Ronald Ladouceur, Climate & Capitalism
… from the publication of George W. Hunter’s A Civic Biology in 1914 on, students had been taught that America had a “population problem.” But for the first four decades of the twentieth century, that problem wasn’t runaway growth, it was “differential reproduction.” Pre-war biology textbooks in fact warned that total population would level off by 1970 (see graph below), and when it did, the “quality” of the population would begin to decline if present fertility trends continued. The threat wasn’t one of too many babies. The threat was that too many babies were being born to the ‘wrong’ people – the poor, the criminal, the so-called ‘feeble-minded,’ the swarthy and the black

… Brown, writing in 1954, was among the last science popularizers to speak positively of eugenics, or was at least one of the last to use the word ‘eugenics’ when speaking positively of reproductive management. Growing race, class and (later) gender consciousness, along with a surprisingly slow-to-develop association between the holocaust and eugenics, rendered the word generally unacceptable by the end of the decade (see “The Day Eugenics Died”).

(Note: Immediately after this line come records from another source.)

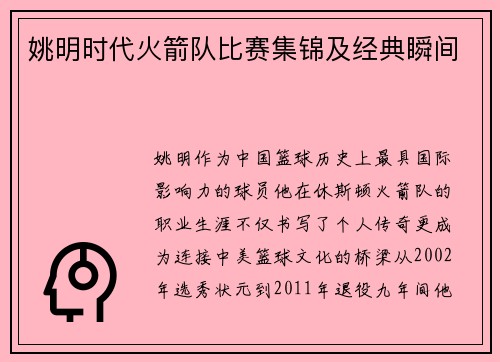 姚明时代火箭队比赛集锦及经典瞬间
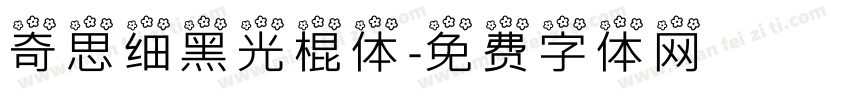 奇思细黑光棍体字体转换
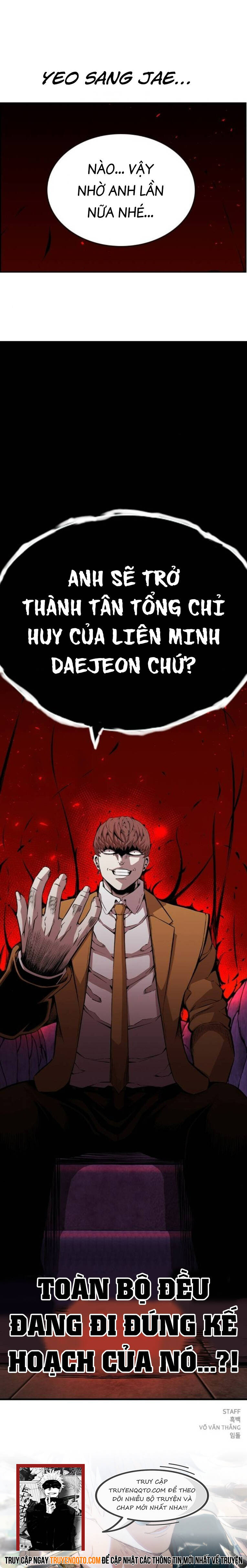 King Game Chapter 95 - 36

Through the 1950s, no one worked harder than the great naturalist Marston Bates to separate reproductive management from its eugenic roots.

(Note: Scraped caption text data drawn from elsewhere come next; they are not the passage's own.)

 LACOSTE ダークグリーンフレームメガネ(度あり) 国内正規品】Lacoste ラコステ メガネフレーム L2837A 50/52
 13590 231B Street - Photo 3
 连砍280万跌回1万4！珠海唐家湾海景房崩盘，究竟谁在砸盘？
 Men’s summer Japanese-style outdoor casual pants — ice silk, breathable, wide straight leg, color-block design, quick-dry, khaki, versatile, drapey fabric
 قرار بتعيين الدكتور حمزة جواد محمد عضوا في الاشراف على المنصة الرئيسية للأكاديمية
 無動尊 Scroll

… In 1994, the Cold War conceptualization of population growth as a crisis that could be managed only by aggressive counterattack, itself came under attack. At that year’s International Conference on Population and Development in Cairo, the focus shifted from “bombs” and sterilization to women’s rights and female empowerment. Reintroduced to the debate was the “S-curve,” or the “logistic curve” first advanced by Raymond Pearl in the 1920s (see “A ‘Law of Growth’: The Logistic Curve and Population Control since World War II” by Sabine Hohler). Declining fertility rates suggested a leveling of population growth toward a new normal sometime in the following century. And it was proposed that the motor of that leveling would be increased control by women of their individual wealth and reproductive health.

Today, a few observers worry that the green movement is infected by a neo-eugenic ideology, particularly when it targets the populous poor as a dangerous source of future carbon. They suggest that debate over population control should be erased from the movement’s agenda.

… The consensus view is that human population will top out at slightly fewer than 10 billion people, a number that would have scared the pajamas off of Karl Sax, William Vogt, Fairfield Osborn, Marston Bates and Hugh Moore. But by focusing on growth rate rather than gross numbers, the graph suggests not an explosion, but a quieting, and oddly, an almost sad resignation.

Ronald Ladouceur is an independent scholar interested in the intersection of history, science and visual rhetoric. He is the author of “Ella Thea Smith and the Lost History of American High School Biology Textbooks,” published in the Journal of the History of Biology (2008), as well as more than 3 dozen related articles on his blog, Textbook History.